Vom Beschreiben und Zeigen in der Produktentwicklung

„Ich merke, du verstehst nicht wirklich, wovon ich spreche. Warte mal, ich zeig’s dir“. Oft scheitert die Kommunikation daran, dass man gezwungen wird, Sachen zu beschreiben, statt sie zu zeigen. Weil sie entweder außer Reichweite sind oder weil sie schlichtweg nicht real existieren. Wie Produkte, die noch in der Entwicklung sind. Darum sind Designer:innen regelrechte Bastel-Expert:innen. Mit einer Produktidee im Kopf bauen sie schnell mit Pappe und Kleber einen Prototyp. So gelingt es ihnen, das zu zeigen, was sich schwer in Worte fassen lässt. Das genau brauchen effiziente Produktentwicklungsprozesse und das kann durch eine tiefere Integration von 3D-Visualisierungsfunktionen in das PLM-System erreicht werden.

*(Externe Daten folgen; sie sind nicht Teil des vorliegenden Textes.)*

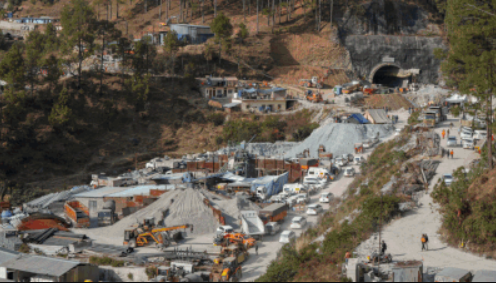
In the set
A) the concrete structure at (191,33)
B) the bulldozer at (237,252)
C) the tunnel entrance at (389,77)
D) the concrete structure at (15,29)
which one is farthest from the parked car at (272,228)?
the concrete structure at (15,29)

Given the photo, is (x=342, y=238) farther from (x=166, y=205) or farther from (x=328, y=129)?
(x=328, y=129)

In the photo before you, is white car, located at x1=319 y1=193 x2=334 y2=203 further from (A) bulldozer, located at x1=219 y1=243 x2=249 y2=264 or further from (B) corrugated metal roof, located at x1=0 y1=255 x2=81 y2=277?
(B) corrugated metal roof, located at x1=0 y1=255 x2=81 y2=277

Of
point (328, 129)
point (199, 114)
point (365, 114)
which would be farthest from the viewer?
point (199, 114)

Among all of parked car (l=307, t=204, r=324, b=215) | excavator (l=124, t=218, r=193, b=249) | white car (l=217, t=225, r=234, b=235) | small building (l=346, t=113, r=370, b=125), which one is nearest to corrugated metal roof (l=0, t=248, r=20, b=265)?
excavator (l=124, t=218, r=193, b=249)

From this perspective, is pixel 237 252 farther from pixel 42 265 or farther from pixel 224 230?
pixel 42 265

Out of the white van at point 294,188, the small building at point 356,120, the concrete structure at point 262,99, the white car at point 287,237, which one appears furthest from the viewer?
the concrete structure at point 262,99

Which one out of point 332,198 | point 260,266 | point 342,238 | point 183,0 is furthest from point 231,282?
point 183,0

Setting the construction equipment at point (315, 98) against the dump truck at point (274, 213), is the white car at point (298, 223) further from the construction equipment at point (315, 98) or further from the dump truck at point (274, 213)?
the construction equipment at point (315, 98)
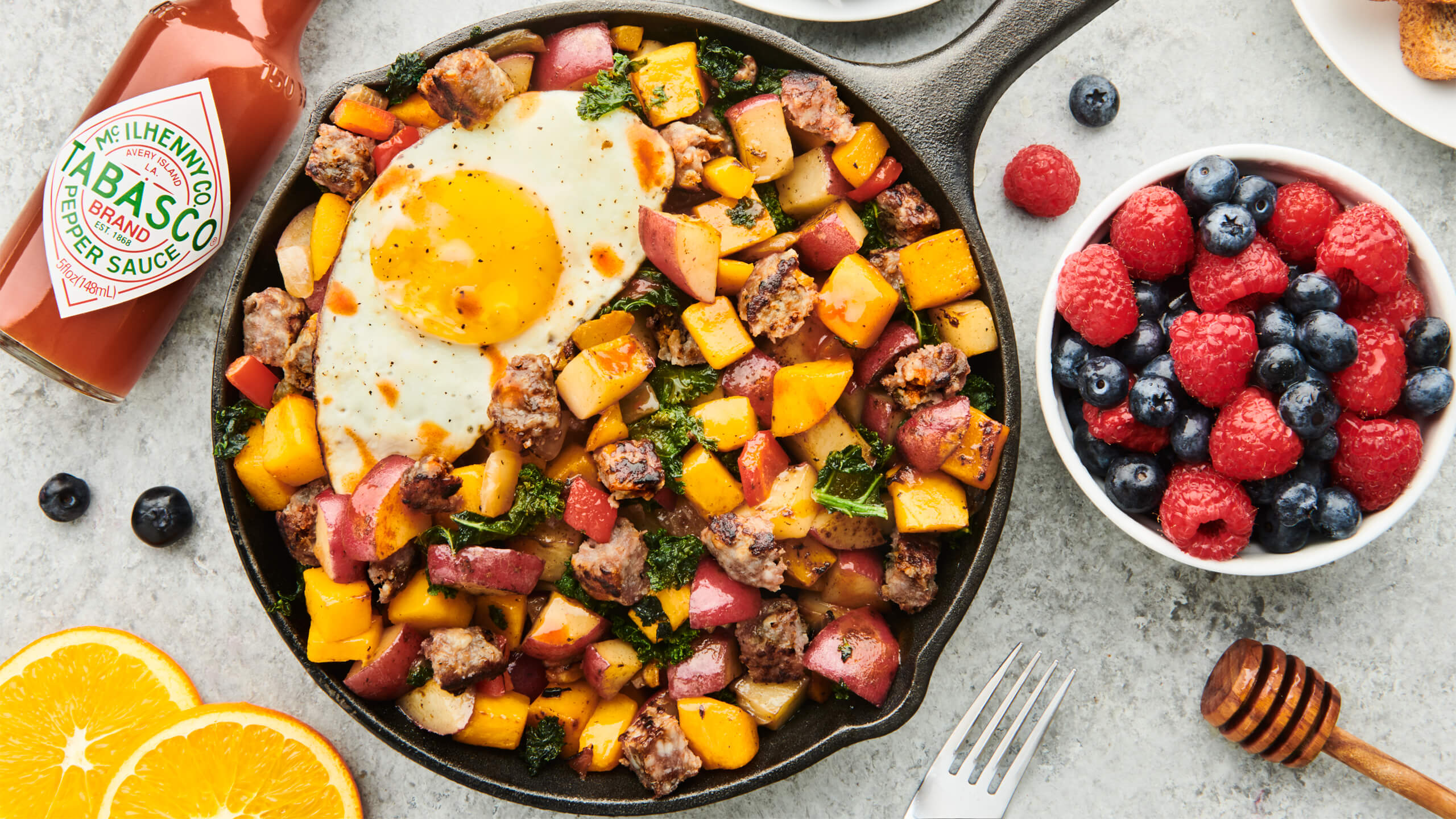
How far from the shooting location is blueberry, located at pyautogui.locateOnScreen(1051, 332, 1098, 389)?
314 centimetres

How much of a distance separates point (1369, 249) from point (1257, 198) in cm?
37

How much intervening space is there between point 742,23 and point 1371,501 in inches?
105

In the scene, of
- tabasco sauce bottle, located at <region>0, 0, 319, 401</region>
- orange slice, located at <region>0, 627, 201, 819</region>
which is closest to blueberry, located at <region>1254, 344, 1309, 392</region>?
tabasco sauce bottle, located at <region>0, 0, 319, 401</region>

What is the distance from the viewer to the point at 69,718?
3.63 m

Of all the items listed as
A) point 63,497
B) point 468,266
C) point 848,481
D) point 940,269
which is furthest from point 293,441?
point 940,269

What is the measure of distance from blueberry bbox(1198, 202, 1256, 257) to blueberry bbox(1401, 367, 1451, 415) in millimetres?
724

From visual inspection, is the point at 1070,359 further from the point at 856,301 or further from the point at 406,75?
the point at 406,75

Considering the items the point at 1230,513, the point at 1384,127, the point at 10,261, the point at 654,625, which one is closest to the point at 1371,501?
the point at 1230,513

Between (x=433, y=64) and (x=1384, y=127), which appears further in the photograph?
(x=1384, y=127)

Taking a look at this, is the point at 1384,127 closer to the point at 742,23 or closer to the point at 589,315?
the point at 742,23

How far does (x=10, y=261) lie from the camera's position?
343cm

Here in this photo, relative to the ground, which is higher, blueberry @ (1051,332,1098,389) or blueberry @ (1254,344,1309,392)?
blueberry @ (1254,344,1309,392)

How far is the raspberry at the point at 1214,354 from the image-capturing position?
2.83 meters

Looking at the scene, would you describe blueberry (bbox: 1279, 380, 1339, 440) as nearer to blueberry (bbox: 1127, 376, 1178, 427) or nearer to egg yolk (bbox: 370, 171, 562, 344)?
blueberry (bbox: 1127, 376, 1178, 427)
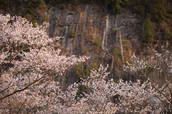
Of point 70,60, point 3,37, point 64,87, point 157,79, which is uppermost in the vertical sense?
point 3,37

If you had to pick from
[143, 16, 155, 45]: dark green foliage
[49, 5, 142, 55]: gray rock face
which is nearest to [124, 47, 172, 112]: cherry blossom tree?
[143, 16, 155, 45]: dark green foliage

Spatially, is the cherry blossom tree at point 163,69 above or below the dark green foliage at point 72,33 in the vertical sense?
below

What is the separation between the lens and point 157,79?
11.7m

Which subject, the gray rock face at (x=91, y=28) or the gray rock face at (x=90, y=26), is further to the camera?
the gray rock face at (x=90, y=26)

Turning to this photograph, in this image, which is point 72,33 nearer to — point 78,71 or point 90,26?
point 90,26

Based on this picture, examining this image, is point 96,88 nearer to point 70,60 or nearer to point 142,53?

Ein Bild sagt mehr als tausend Worte

Der Mehrwert von Bildern gegenüber reinem Text ist für uns heutzutage in einer multimedialen Welt selbstverständlich. Auf Instagram und Co unterstreicht der Text nur noch das, was auf dem Bild bereits erfasst wurde. Doch wie viel von dieser Selbstverständlichkeit ist in den IT-Systemen, die die Arbeit von produzierenden Unternehmen unterstützen, angekommen? Meiner Beobachtung nach geht Beschreiben hier immer noch vor Zeigen: Auf den Bildschirmen finden sich mehrheitlich Zeichen, Worte, Tabellen und Sätze.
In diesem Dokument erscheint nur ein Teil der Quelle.